**Text extract**
-=-=-=-=-
The `torch.utils.tensorboard.SummaryWriter()` class also has many different methods to track different things about your model/data, such as `add_graph()` which tracks the computation graph of your model. For more options, check the SummaryWriter() documentation.

In [7]:
def train(model: torch.nn.Module, 
          train_dataloader: torch.utils.data.DataLoader, 
          test_dataloader: torch.utils.data.DataLoader, 
          optimizer: torch.optim.Optimizer,
          loss_fn: torch.nn.Module,
          epochs: int,
          device: torch.device,
          writer        
         ):
    # Create empty results dictionary
    results = {"train_loss": [],
               "train_acc": [],
               "test_loss": [],
               "test_acc": []
    }

    # Loop through training and testing steps for a number of epochs
    for epoch in tqdm(range(epochs)):
        train_loss, train_acc = training.train_step(model=model,
                                           dataloader=train_dataloader,
                                           loss_fn=loss_fn,
                                           optimizer=optimizer,
                                           device=device)
        test_loss, test_acc = training.test_step(model=model,
                                        dataloader=test_dataloader,
                                        loss_fn=loss_fn,
                                        device=device)

        # Print out what's happening
        print(
          f"Epoch: {epoch+1} | "
          f"train_loss: {train_loss:.4f} | "
          f"train_acc: {train_acc:.4f} | "
          f"test_loss: {test_loss:.4f} | "
          f"test_acc: {test_acc:.4f}"
        )

        # Update results dictionary
        results["train_loss"].append(train_loss)
-=-=-=-=-
**Directive a**
Answer these questions about the text on TensorBoard and the training loop:
(i) Which SummaryWriter method tracks the computation graph of a model?
(ii) What four keys does the results dictionary start with?
(iii) What function wraps range(epochs) in the epoch loop?
The text and the records are unrelated to each other.
-=-=-=-=-
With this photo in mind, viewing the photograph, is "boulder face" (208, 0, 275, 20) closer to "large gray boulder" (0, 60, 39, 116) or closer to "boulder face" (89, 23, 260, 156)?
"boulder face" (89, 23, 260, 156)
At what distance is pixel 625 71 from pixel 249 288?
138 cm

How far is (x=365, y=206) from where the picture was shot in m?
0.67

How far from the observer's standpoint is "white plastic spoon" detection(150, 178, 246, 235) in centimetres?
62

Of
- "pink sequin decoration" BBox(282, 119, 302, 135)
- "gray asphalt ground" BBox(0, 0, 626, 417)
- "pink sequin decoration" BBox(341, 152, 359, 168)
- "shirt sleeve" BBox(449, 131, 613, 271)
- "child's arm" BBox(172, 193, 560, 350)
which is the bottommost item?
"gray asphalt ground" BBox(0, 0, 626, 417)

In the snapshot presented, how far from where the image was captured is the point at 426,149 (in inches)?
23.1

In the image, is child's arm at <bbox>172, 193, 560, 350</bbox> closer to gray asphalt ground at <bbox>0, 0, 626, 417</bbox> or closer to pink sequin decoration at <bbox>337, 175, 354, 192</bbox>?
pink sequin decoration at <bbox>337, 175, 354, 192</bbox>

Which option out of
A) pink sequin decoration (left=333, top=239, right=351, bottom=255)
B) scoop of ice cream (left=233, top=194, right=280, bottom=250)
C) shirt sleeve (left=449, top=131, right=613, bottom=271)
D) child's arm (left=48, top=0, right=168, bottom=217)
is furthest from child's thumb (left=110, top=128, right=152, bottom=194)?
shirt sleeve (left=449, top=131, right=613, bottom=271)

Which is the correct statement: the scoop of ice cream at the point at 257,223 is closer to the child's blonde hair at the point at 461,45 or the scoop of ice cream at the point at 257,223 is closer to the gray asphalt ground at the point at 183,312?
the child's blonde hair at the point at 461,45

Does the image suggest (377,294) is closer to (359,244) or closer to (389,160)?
-=-=-=-=-
**Directive b**
Express everything in the records from the line containing "Which is the correct" down through the end of the records as a JSON list of strings, one string per line, with blank lines left out.

**Task response a**
(i) add_graph()
(ii) "train_loss", "train_acc", "test_loss" and "test_acc"
(iii) tqdm

**Task response b**
[
  "Which is the correct statement: the scoop of ice cream at the point at 257,223 is closer to the child's blonde hair at the point at 461,45 or the scoop of ice cream at the point at 257,223 is closer to the gray asphalt ground at the point at 183,312?",
  "the child's blonde hair at the point at 461,45",
  "Does the image suggest (377,294) is closer to (359,244) or closer to (389,160)?"
]